Authentication was successful!


# 2. Search for events

## i.) Set search parameters

In [5]:
query = " OR ".join(["@CNN","@BBC","@guardian","@nytimes","#BREAKING"])

In [6]:
search_params = {
    "q":query,
    "result_type":'recent',
    "count":100
}

In [7]:
tcs.set_search_arguments(search_args=search_params)

{'result_type': 'recent', 'q': '@CNN OR @BBC OR @guardian OR @nytimes OR #BREAKING', 'count': 100}


## ii.) Implement filter function based on time

my_created_at="Mon Feb 18 00:00:00 +0000 2020"
time_terminator =  get_time_termination(my_created_at)

### termination (collect tweets from the last 5 minutes)

In [8]:
import datetime

In [9]:
now = datetime.datetime.now()
time_str = (now-datetime.timedelta(seconds=300)).strftime("%a %b %d %H:%M:%S +0000 %Y")
print(time_str)
time_terminator =  get_time_termination(time_str)

Tue Feb 18 09:11:18 +0000 2020


## iii.) Recursive search

   * Here your search starts at a specific time.

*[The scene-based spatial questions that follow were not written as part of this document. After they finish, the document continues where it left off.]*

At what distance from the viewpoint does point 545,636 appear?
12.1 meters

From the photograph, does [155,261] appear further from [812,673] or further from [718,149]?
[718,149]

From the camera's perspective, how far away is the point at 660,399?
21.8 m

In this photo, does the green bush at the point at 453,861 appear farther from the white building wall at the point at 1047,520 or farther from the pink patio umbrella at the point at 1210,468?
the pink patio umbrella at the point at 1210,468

It is the current time if you does not set any **current_max_id** parameter
   * Then the search tries to explore past events that match your search parameters
   * The search terminates if you:
      * set **term_func**: events older than the first event that matches this termination function won't be returned. For example you can set a time lower bound for your search.
      * all events matching your search parameters have been returned
      * **interrupt the execution**

In [10]:
tcs.search(wait_for=3, term_func=time_terminator, feedback_time=60)

No former request were made!


(1229694847096934400, 1229696134957846528, 307)

In [11]:
tcs.close()

Connection was closed successfully!


# 3. Load exported messages

In [12]:
messages = load_json_result("sample.txt")
print("Hits:", len(messages))

Hits: 1807


In [13]:
print(messages[0]["created_at"])
print()
print(messages[0]["text"])
print()
print(messages[0]["user"])

Tue Feb 18 09:13:31 +0000 2020

RT @clearticulation: @MeEf3112 @CraigGernhardt @al3zzaw @UNHumanRights @BBCWorld @guardian @CNN @Marwanhailan @Doranimated @azhardhia_80 @D…

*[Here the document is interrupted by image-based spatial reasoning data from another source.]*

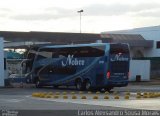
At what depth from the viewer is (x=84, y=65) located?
37.9 meters

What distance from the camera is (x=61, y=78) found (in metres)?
40.6

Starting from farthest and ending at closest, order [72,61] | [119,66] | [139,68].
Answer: [139,68] < [72,61] < [119,66]

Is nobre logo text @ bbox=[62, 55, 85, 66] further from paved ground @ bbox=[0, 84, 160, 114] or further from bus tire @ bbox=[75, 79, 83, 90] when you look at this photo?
paved ground @ bbox=[0, 84, 160, 114]

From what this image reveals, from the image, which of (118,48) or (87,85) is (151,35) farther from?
(118,48)

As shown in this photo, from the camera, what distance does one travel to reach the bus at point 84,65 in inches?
1426

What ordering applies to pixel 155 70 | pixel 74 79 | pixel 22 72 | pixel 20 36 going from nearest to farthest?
pixel 74 79
pixel 22 72
pixel 20 36
pixel 155 70

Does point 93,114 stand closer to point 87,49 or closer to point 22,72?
point 87,49

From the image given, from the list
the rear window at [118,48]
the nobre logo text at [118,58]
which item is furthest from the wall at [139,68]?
the nobre logo text at [118,58]

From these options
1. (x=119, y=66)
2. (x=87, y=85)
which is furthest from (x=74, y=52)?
(x=119, y=66)

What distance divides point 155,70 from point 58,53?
25.1 meters

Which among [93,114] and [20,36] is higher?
[20,36]

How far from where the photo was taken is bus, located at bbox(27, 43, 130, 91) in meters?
36.2

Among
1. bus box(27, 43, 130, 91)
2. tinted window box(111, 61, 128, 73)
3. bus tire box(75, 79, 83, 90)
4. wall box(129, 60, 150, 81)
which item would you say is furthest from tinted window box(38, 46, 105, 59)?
wall box(129, 60, 150, 81)

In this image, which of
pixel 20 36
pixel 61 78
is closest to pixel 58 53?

{'screen_name': 'Iraq_for_Iraqis', 'profile_sidebar_fill_color': 'DDEEF6', 'default_profile': True, 'followers_count': 560, 'entities': {'description': {'urls': []}}, 'is_translation_enabled': False, 'following': False, 'profile_image_url': 'http://pbs.twimg.com/profile_images/1200040058121834498/7FAhJxIN_normal.jpg', 'id': 1200039659205775360, 'description': 'العراق للعراقيين ✌🏻🇮🇶\nIraq for Iraqis ✌🏻🇮🇶', 'lang': None, 'contributors_enabled': False, 'profile_text_color': '333333', 'statuses_count': 2808, 'protected': False, 'friends_count': 1982, 'has_extended_profile': False, 'notifications': False, 'created_at': 'Thu Nov 28 13:12:24 +0000 2019', 'follow_request_sent': False, 'favourites_count': 5041, 'is_translator': False, 'profile_use_background_image': True, 'profile_background_image_url': None, 'profile_link_